Questa è snobbata un po’ dappertutto (eccetto che all’estero!). Se ormai ci siamo rassegnati a quei termini entrati ormai in uso quotidiano per computer e cellulari, da altre fonti di divulgazione ‘culturale’ ci si aspetterebbe un linguaggio più vicino a chi in Italia ci vive e lavora e…compra. Ora invece, su quasi tutti i quotidiani ogni articolo ha perlomeno un richiamo esterofilo: podcast, coldcase, dataroom, e, per girare l’Italia della sostenibilità, c’è il ‘the circular tour’! In questi giorni un titolo di giornale sul 150° della breccia di Porta Pia (e quindi dell’Unità d’Italia!) portava questo richiamo: ‘longform’!
E pensare che per far adottare una lingua comune agli italiani, dal marasma di dialetti esistenti, ci sono voluti cent’anni. Anche tra i bersaglieri della ‘breccia’ si andava dal dialetto piemontese al siculo, tanto che uno di essi confessò tanti anni dopo che non aveva capito bene perché fosse andato all’assalto! Lui aveva solo seguito gli altri che correvano! Chissà che non capitasse anche a noi prima o poi di obbedire e seguire qualcuno di cui non conosciamo quel che ci ‘ordina’!? In televisione sembra ormai che non debba esserci programma ‘nostrano’ (oltre quelli esteri) che non abbia un titolo anglo-americano.
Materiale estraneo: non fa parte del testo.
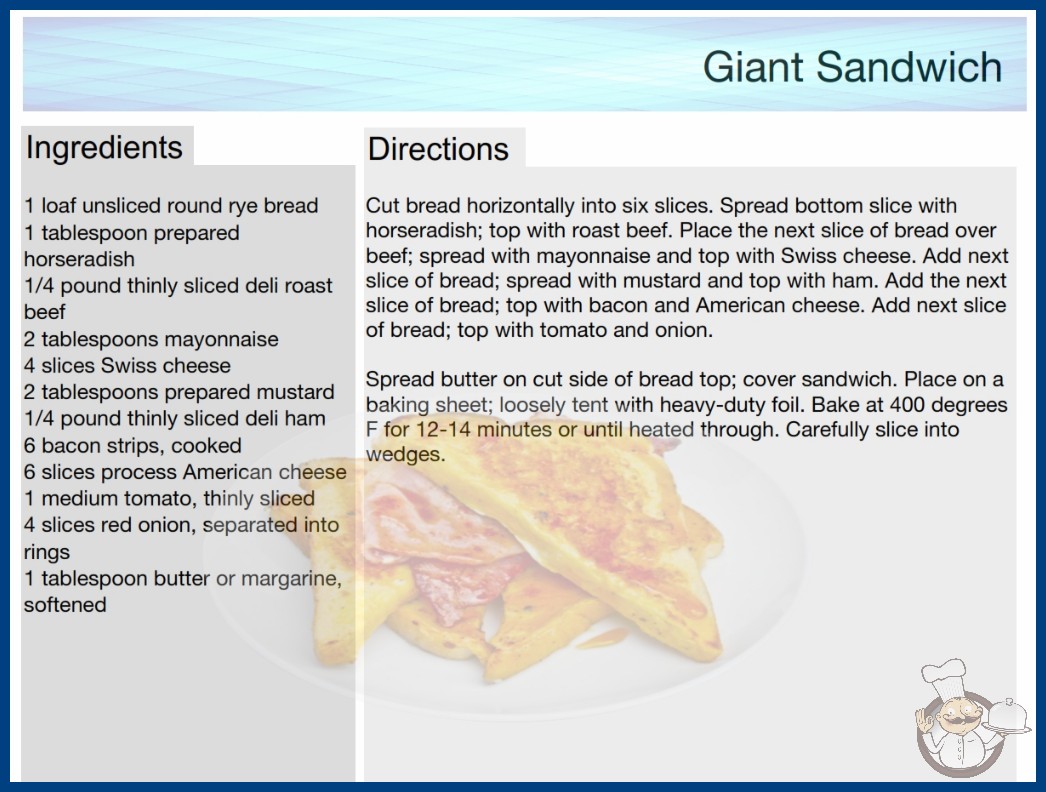 Giant Sandwich

Ingredients

1 loaf unsliced round rye bread
1 tablespoon prepared horseradish
1/4 pound thinly sliced deli roast beef
2 tablespoons mayonnaise
4 slices Swiss cheese
2 tablespoons prepared mustard
1/4 pound thinly sliced deli ham
6 bacon strips, cooked
6 slices process American cheese
1 medium tomato, thinly sliced
4 slices red onion, separated into rings
1 tablespoon butter or margarine, softened

Directions

Cut bread horizontally into six slices. Spread bottom slice with horseradish; top with roast beef. Place the next slice of bread over beef; spread with mayonnaise and top with Swiss cheese. Add next slice of bread; spread with mustard and top with ham. Add the next slice of bread; top with bacon and American cheese. Add next slice of bread; top with tomato and onion.

Spread butter on cut side of bread top; cover sandwich. Place on a baking sheet; loosely tent with heavy-duty foil. Bake at 400 degrees F for 12-14 minutes or until heated through. Carefully slice into wedges.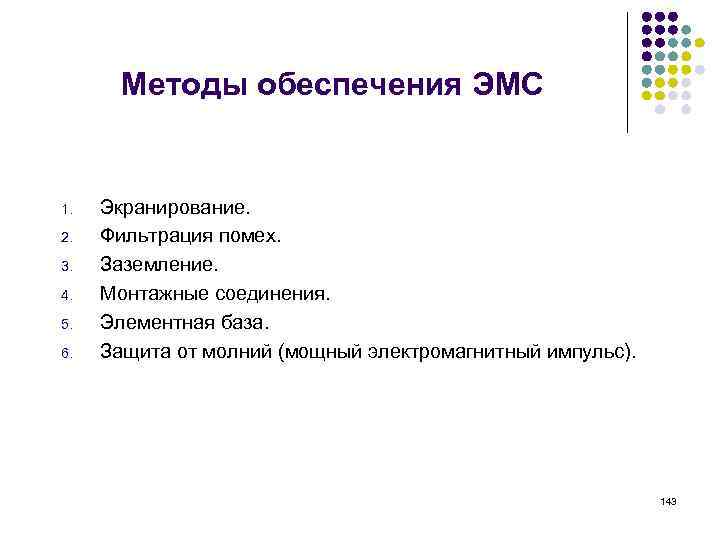 Методы обеспечения ЭМС

1. Экранирование.
2. Фильтрация помех.
3. Заземление.
4. Монтажные соединения.
5. Элементная база.
6. Защита от молний (мощный электромагнитный импульс).

143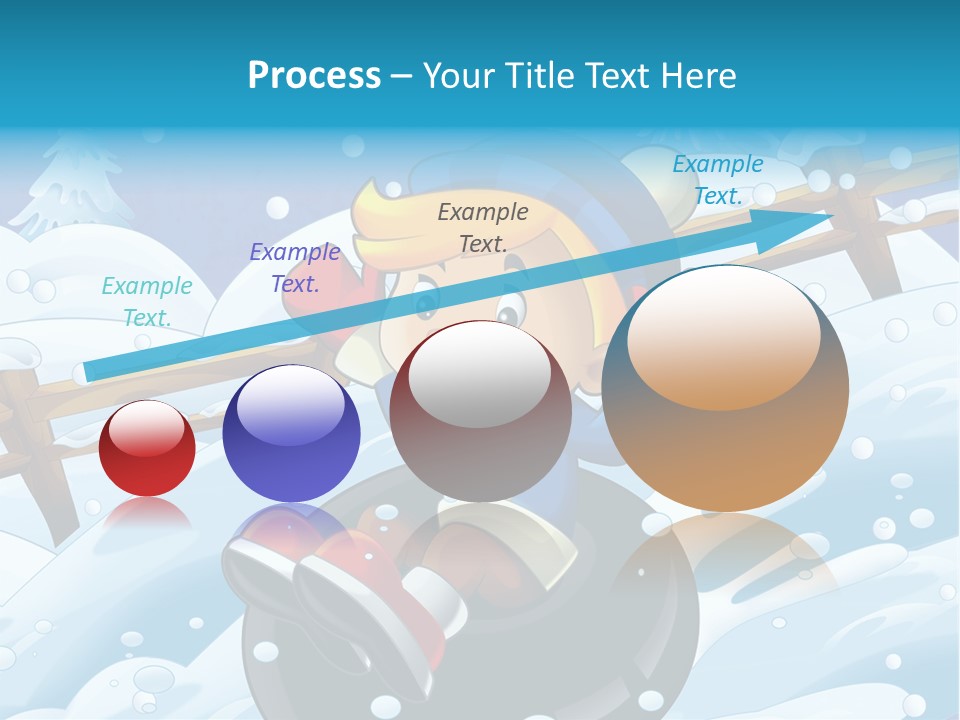 Process – Your Title Text Here

Example Text.

Example Text.

Example Text.

Example Text.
Fa tanto chic, magari con qualche ‘influencer’!
Gli attuali politici, alcuni notoriamente scialacquatori, hanno però abbracciato la povertà della lingua italiana, nel senso dell’uso di pochi termini e spesso impropri, e così in questi anni hanno riversato sulla popolazione un effluvio di inglesismi per ogni legge e circostanza incapaci di trovare (ma non le hanno mai cercate) parole adeguate in italiano! Un anno fa andava di moda il ‘navigator’, cioè quello che avrebbe dovuto trovare un lavoro per i richiedenti il reddito di cittadinanza. Sappiamo come è finita. E in questi giorni si sprecano le election day. In questi mesi alla pandemia del coronavirus si è aggregata quella di tutti quei termini di cui ci hanno fatto omaggio esperti, politici, sanitari e quant’altro mentre il virus continua a propagarsi senza essere stato ancora bloccato.
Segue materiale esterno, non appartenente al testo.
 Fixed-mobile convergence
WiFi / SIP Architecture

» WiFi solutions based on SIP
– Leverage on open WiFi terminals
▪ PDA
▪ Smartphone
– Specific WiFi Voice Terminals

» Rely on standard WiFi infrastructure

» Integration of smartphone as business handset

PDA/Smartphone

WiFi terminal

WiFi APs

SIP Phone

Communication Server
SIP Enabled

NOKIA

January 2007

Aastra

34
Ed ora in attesa che si celebri in pompa magna il centenario dantesco, (sperando non si risolva in una pletora di cerimonialismi) non ci resta che – sempre rispettando le distanze ‘sociali’ – avventurarci in giro, anzi in ‘tour’, tra i luoghi ameni (pardon, ‘location’!) di ville e boschi (i pochi non incendiati) nonché tra le dimore nobili d’un tempo. E, dal momento che la pandemia c’è ancora, insieme a Dante non sarebbe male leggersi anche il Manzoni che sul tema ne dovrebbe aver scritto qualcosa. (E in attesa del…covidfree!!!).